───── REGISTROS ─────

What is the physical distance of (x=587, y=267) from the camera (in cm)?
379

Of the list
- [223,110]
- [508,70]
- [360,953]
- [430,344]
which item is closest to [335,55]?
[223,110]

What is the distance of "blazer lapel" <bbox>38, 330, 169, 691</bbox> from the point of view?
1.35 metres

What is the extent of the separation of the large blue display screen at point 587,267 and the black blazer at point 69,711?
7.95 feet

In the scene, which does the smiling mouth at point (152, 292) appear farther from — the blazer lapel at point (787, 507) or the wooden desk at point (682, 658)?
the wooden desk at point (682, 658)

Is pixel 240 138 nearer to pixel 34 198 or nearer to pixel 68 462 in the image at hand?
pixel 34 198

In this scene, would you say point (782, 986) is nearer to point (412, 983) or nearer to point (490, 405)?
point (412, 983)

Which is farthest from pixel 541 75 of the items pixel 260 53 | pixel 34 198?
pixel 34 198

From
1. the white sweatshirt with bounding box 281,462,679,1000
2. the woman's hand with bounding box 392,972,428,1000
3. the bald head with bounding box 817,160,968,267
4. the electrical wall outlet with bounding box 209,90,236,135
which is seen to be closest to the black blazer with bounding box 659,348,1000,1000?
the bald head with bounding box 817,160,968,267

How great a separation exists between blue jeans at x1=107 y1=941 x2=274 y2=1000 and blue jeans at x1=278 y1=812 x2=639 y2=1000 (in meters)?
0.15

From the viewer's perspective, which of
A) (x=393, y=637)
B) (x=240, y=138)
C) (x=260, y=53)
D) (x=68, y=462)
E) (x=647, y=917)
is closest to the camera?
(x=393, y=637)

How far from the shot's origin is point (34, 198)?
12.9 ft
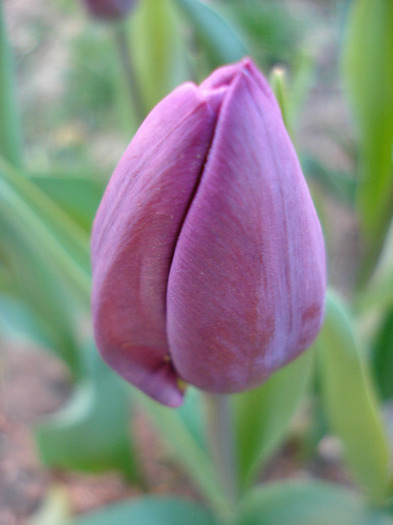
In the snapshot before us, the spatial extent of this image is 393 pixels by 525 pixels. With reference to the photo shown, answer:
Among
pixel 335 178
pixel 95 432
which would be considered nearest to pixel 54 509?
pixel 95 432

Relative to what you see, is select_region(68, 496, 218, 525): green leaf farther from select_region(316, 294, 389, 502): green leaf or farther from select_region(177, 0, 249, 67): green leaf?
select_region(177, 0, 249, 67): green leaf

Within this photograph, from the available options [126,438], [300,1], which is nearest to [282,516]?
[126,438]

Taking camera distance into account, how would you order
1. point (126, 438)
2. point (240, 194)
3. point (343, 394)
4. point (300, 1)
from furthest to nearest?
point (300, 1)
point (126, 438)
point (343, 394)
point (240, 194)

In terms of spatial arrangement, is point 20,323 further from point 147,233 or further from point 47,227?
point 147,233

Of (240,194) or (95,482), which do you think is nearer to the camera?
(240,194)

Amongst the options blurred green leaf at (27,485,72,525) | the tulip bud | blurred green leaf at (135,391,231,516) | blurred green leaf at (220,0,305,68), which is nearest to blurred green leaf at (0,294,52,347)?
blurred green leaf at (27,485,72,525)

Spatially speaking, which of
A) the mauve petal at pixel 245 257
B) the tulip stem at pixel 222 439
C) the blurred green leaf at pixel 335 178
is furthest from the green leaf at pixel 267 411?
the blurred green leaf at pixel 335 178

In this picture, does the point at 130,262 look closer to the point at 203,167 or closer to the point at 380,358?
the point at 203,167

─────

### REQUISITOS DO PROBLEMA
Por favor, reescreva por inteiro as linhas começando na primeira e terminando na que contém "1.35 metres", ambas incluídas. Multiplique por 0,45 cada número das respostas (coordenadas e distâncias) e arredonde-o para o mesmo número de casas decimais que tinha, com metades para cima, deixando todo o resto inalterado.

### A RESPOSTA
What is the physical distance of (x=587, y=267) from the camera (in cm)?
171

Of the list
- [223,110]
- [508,70]
- [360,953]
- [430,344]
which item is closest to [335,55]?
[100,50]

What is the distance of "blazer lapel" <bbox>38, 330, 169, 691</bbox> from the point of view?
0.61 metres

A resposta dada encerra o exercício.